La sentencia que dictó la juez del Crimen, Juana Méndez, tiene significación histórica porque es la primera vez que en Nicaragua se aplica la ley contra el lavado de dinero; y porque si no fuera que se ampara en la inmunidad, el ex presidente Arnoldo Alemán hubiera sido declarado culpable y estuviera en la cárcel.
Pero es evidente que la sentencia de la juez Juana Méndez favorece al FSLN —por cierto que los conceptos fundamentales de este fallo fueron “sorprendentemente” esbozados por Daniel Ortega, en el discurso que pronunció en Malpaisillo el sábado 7 de septiembre—, al haber acogido los señalamiento del reo Byron Jerez sobre supuestos delitos electorales que no estaban contemplados en la acusación de la Procuraduría, y hacerse eco luego de la declaración del presidente del PLC arnoldista, quien prácticamente admitió que hubo violación a la ley en el financiamiento de la campaña electoral del año pasado, y a base de eso abrir juicio por delitos electorales contra algunos directivos del PLC.

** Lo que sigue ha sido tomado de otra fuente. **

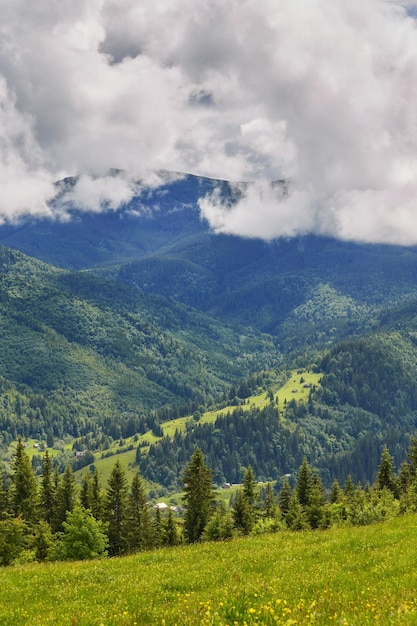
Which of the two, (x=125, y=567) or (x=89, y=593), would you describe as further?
(x=125, y=567)

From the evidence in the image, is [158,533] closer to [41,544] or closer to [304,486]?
[41,544]

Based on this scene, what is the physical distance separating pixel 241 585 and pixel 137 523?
80185mm

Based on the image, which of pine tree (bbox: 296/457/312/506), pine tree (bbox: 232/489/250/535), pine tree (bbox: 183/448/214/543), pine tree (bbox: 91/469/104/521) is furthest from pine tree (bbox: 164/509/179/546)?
pine tree (bbox: 296/457/312/506)

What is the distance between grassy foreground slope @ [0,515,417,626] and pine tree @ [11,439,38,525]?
6091 cm

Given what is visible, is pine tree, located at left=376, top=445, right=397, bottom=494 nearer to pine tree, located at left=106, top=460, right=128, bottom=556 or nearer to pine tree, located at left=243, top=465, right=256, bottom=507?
pine tree, located at left=243, top=465, right=256, bottom=507

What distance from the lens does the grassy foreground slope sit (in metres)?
18.5

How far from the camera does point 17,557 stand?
69875 millimetres

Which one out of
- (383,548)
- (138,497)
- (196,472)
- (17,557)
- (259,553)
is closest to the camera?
(383,548)

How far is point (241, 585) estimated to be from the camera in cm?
2422

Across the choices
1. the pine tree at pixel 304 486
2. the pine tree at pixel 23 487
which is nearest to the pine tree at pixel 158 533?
the pine tree at pixel 23 487

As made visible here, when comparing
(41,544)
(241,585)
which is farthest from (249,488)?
(241,585)

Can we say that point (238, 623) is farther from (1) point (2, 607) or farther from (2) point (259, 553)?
(2) point (259, 553)

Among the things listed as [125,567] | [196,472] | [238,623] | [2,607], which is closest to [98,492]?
[196,472]

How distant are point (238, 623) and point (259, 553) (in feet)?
53.9
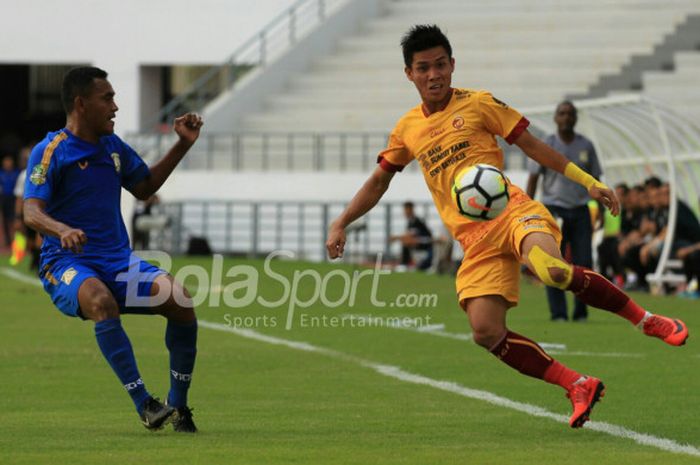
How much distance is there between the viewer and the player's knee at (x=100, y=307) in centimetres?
883

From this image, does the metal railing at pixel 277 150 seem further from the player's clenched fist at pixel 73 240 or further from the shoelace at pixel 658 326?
the player's clenched fist at pixel 73 240

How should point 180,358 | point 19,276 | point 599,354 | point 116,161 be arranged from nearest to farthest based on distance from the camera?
point 180,358 → point 116,161 → point 599,354 → point 19,276

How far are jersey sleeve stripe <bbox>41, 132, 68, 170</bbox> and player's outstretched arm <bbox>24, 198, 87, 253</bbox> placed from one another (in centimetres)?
21

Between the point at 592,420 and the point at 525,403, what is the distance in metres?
0.95

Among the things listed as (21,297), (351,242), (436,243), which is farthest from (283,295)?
(351,242)

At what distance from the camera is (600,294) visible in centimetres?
881

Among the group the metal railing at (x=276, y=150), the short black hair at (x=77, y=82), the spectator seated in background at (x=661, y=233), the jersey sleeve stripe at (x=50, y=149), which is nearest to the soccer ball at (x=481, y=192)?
the short black hair at (x=77, y=82)

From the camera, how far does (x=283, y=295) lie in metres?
22.6

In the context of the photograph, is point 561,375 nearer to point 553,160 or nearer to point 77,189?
point 553,160

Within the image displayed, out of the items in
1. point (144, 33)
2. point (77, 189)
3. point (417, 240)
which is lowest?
point (417, 240)

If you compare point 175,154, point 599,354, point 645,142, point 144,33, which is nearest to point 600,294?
point 175,154

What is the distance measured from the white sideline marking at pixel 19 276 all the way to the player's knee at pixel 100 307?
52.8ft

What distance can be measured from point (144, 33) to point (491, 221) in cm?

Sin embargo, esto no significa que la sentencia de la juez Méndez sea un “golpe de Estado” contra los poderes Ejecutivo y Legislativo, como lo dramatizó ayer Arnoldo Alemán para alarmar a los liberales y obligarlos a que lo sigan protegiendo. En todo caso, el golpe de Estado contra la institucionalidad democrática del país es el que Alemán y Daniel Ortega dieron con el pacto libero-sandinista, que precisamente es lo que tiene al país en la deplorable situación actual.
Lo que hace la juez Méndez con su sentencia es cuestionar la legitimidad del partido mayoritario, el PLC, con cuya bancarrota política y moral se mejoran las posibilidades del FSLN en las próximas contiendas electorales. Y además, con la apertura del juicio contra el PLC se pretende colocar una especie de “espada de Damocles” sobre la cabeza del presidente Bolaños —quien podría ser involucrado en los supuestos delitos electorales—, para tratar de obligarlo a alguna turbia negociación política como las que acostumbra hacer el FSLN.
Pero es muy difícil, por no decir imposible, que las autoridades que fueron elegidas por el voto popular sean destituidas. Y en el remoto caso de que la elección presidencial del año pasado pudiera ser anulada, sin duda que Enrique Bolaños volvería a ganar las elecciones con una votación mayor que la anterior, pues ahora tiene mucho más credibilidad que la que tenía cuando fue candidato presidencial avalado —o más bien lastrado— por Arnoldo Alemán.
En realidad, la patética reacción de Alemán ante la sentencia de la juez Méndez, se debe a que ahora la Junta Directiva de la Asamblea Nacional no tiene ningún pretexto para seguir impidiendo el desafuero de los acusados que gozan de inmunidad, ni el Plenario tendrá tampoco ninguna razón jurídica ni moral para negarse a aprobarlo.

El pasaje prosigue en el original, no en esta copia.